Wird erstmalig festgestellt, dass ein bereits bekannter Stoff X als Arzneimittel zur Behandlung einer Krankheit verwendet werden kann, so lässt sich dies im Wege der beim Europäischen Patentamt (EPA) üblichen Anspruchsformulierung „Stoff X zur Verwendung als Medikament“ (sogenannte ersten medizinischen Indikation) oder „Stoff X zur Verwendung bei der Behandlung der Krankheit Y“ (sogenannte zweite medizinische Indikation) schützen.
Der Charme der erstgenannten Anspruchsformulierung „Stoff X zur Verwendung als Medikament“ besteht für den Anmelder insbesondere darin, dass obgleich der Nutzen von Stoff X nur in Bezug auf die Krankheit Y belegt und Grundlage für die Beurteilung von Ausführbarkeit, Neuheit und erfinderischer Tätigkeit (Artikel 83, 54 und 56 EPÜ) ist, sich der Schutzbereich auf jegliche therapeutische Anwendung von Stoff X (z.B. auch zur Behandlung der Krankheit Z) erstreckt.
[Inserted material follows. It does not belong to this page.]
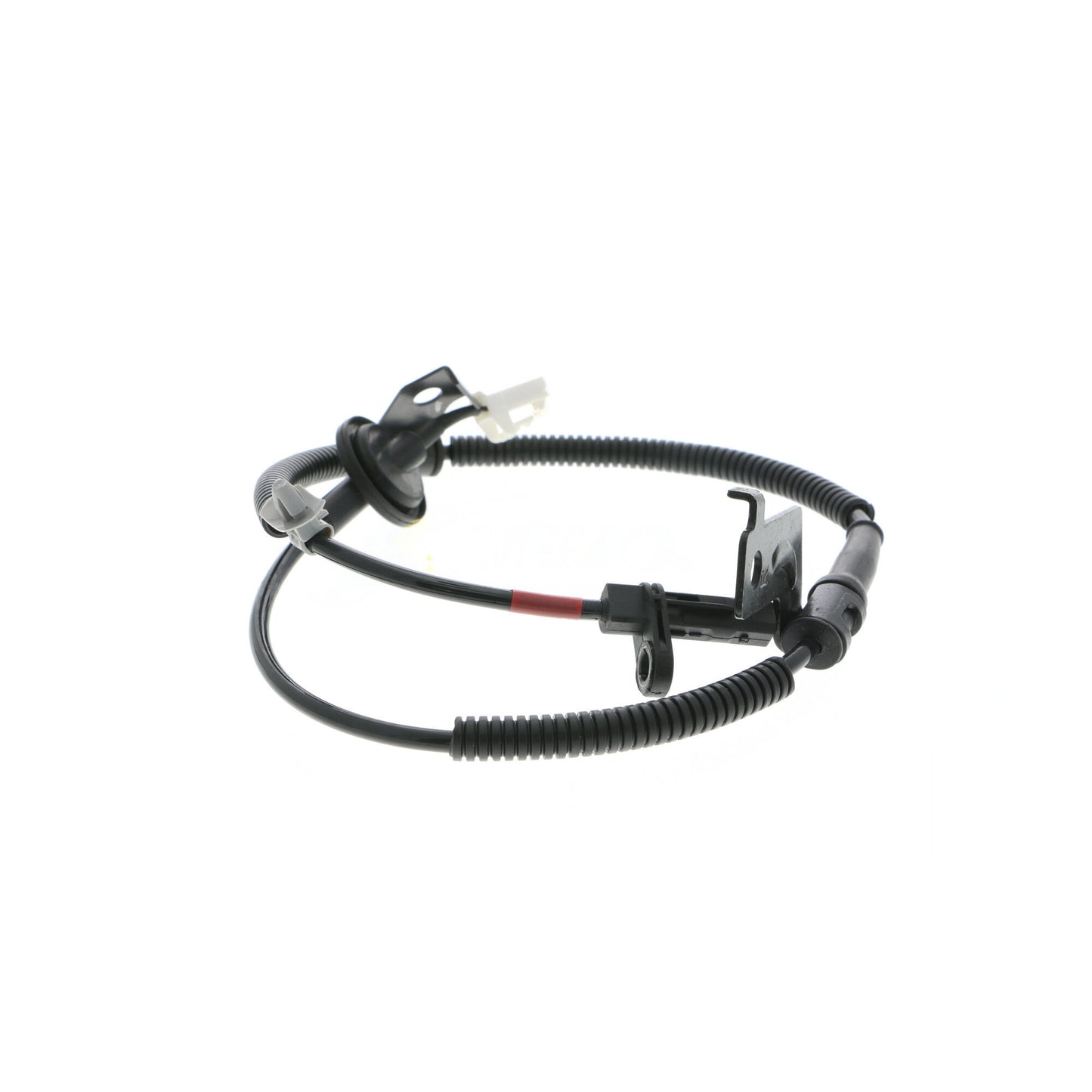 VEMO Sensor, wheel speed V52-72-0172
Hat der Anmelder hingegen nur die zweite Anspruchsformulierung „Stoff X zur Verwendung bei der Behandlung der Krankheit Y“ gewählt, so kann er Dritten auch nur die Verwendung von Stoff X in Bezug auf die Behandlung der Krankheit Y verbieten.
In der Praxis stellt der umsichtige Anmelder daher dem Anspruch im Format der zweiten medizinischen Indikation einen übergeordneten Anspruch der ersten medizinischen Indikation zur Seite.
Fehlt es an dem schutzbereichsbreiten Anspruch der ersten medizinischen Indikation und ist eine Neuformulierung des Anspruchssatzes noch möglich, kann auch noch später die erste medizinische Indikation beansprucht werden, sofern die ursprüngliche Offenbarung der Anmeldeunterlagen dies zulässt. Ein geeignetes Beispiel zur Verdeutlichung der Grenzen einer solchen „Aufweitung“ der Anspruchsformulierung ist die aktuelle Entscheidung des Bundespatentgerichts in der Patentnichtigkeitssache 3 Ni 24/12 (EP). Im Einzelnen:
Der deutsche Teil eines erteilten europäischen Patents beanspruchte eine pharmazeutische Zusammensetzung im Format der ersten medizinischen Indikation ohne Verwendungszweck. Die Anmeldeunterlagen des zugrunde liegenden Europäischen Patents offenbarten die pharmazeutische Zusammensetzung, jedoch ausschließlich im Kontext der Behandlung von bestimmten Krankheiten. Zwar wurden die Zusammensetzungen an zwei Stellen des Beschreibungsteils der Anmeldung ohne Angabe des Verwendungszweckes angesprochen, durch die unmittelbare Verknüpfung dieser Stellen mit dem Passus „useful in the invention“ war jedoch wieder der unmittelbare Zusammenhang zu den behandelnden Krankheiten hergestellt. Im Ergebnis wurde der zuvor vom Europäischen Patentamt erteilte Anspruch der ersten medizinischen Indikation als unzulässig erweitert angesehen und der Anmelder fiel bedauerlicherweise auf den schutzbereichsengeren Wortlaut der zweiten medizinischen Indikation zurück.
Bedauerlich deshalb, weil der Anmelder jede der ein Erteilungsverfahren sonst üblicherweise bestimmenden Hürden der Ausführbarkeit, Neuheit und erfinderischen Tätigkeit problemlos nehmen konnte und allein daran scheiterte, dass es an einem einzigen Satz der Art „Stoff X kann als Medikament verwendet werden, beispielsweise in der Behandlung der Krankheit Y“ fehlte. Damit ist gleichzeitig aufgezeigt, was der Anmelder oder sein Vertreter mit minimalen Mehraufwand bei der Ausarbeitung der Anmeldeunterlagen tun kann und sollte.